Паркер времени не терял. Ухмыляясь и издавая звуки, похожие на похрюкиванье, толстяк помог матери снять пальто, помог Дику освободиться от куртки и провел их в большую комнату с мягкими стульями по стенам, круглым полированным столом посередине и креслом-качалкой у окна. На столе лежали вперемежку комиксы и журналы в ярких обложках.
- Попрошу подождать, я сейчас, - сказал доктор и прошел в смежную дверь.
Дик стал перебирать комиксы. Он искал тот, о котором рассказывал Майк, про льва, убитого бриллиантовым порошком. Но этого выпуска не было. Огорченный, он отошел в угол. Там на стене висел портрет худого верзилы в зимнем спортивном костюме с хоккейной клюшкой в руках. «На кого он похож, этот долговязый?» - стал вспоминать Дик, но вспомнить не мог.
Доктор Паркер помог. Дик не заметил, как он подошел, стал рядом, ткнул похожим на сардельку пальцем в фотографию:
- Узнаёшь?
- Нет, - признался Дик.
Толстяк сделал удивленное лицо, покачал головой:
- Не может быть! Ты приглядись получше. Вон в нижней части левой ноздри сходство и сейчас осталось: это ведь я! Хо-хо-хо!..
Дик тоже рассмеялся. Ну и забавный он, доктор!

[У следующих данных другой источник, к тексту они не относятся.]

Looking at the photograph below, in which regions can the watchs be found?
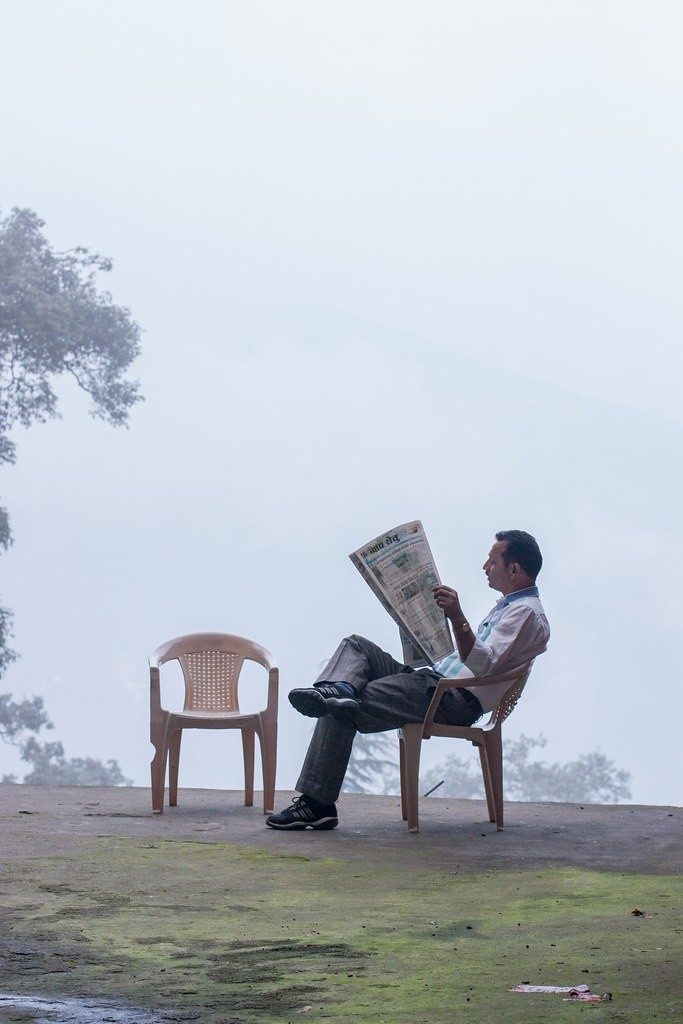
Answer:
[453,623,471,634]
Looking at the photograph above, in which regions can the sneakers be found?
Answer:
[266,794,338,830]
[288,683,359,717]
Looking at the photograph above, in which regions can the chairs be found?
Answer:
[148,633,280,814]
[396,658,535,831]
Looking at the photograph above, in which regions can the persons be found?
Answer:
[266,530,550,830]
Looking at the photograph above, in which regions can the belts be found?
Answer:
[455,687,481,719]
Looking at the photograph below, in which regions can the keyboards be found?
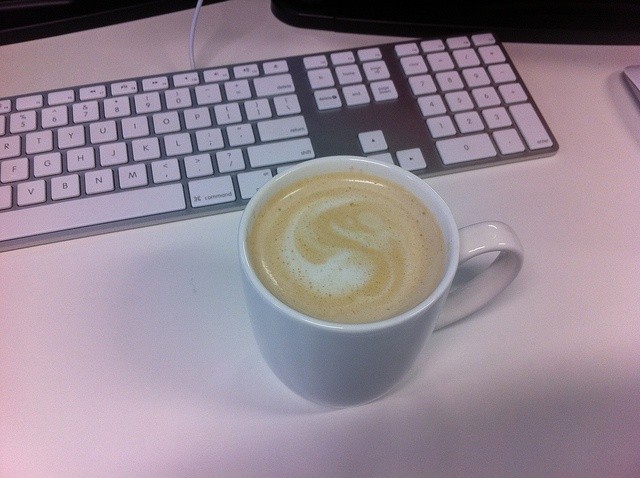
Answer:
[0,31,559,254]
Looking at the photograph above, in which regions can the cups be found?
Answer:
[239,154,523,409]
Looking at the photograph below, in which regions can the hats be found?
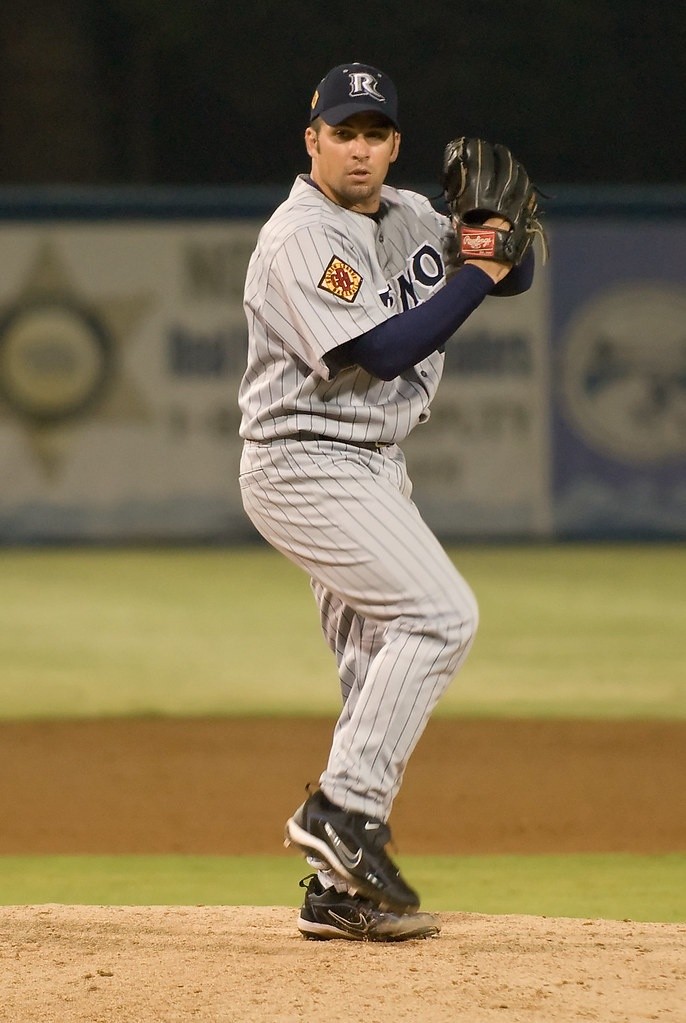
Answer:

За смехом Дик не заметил, как Паркер ввел его в кабинет. Следом шла мать. Они очутились в мрачноватой, тесно заставленной комнате. Здесь все было не так, как в приемной. Никакой мягкой мебели, никаких комиксов на столе, зато много стекла, никелированного трубчатого металла и крытого белой эмалью дерева. Ближе к окну стояло сделанное из металлических труб сооружение с какими-то рычагами, педалями и зубчатыми передачами. Дик сначала подумал, что это машина, и, только присмотревшись, догадался - кресло. Так же необычно выглядел шкаф у стены. Все четыре стенки его и все полки внутри были из стекла. Если бы не множество инструментов на полках, можно было подумать, что это аквариум. В другом аквариуме, поменьше, стояли пузырьки и склянки. В белом эмалированном бачке кипела вода. Накалившиеся нити электрической плитки, на которой стоял бачок, отсвечивали в блестящем рефлекторе лампы.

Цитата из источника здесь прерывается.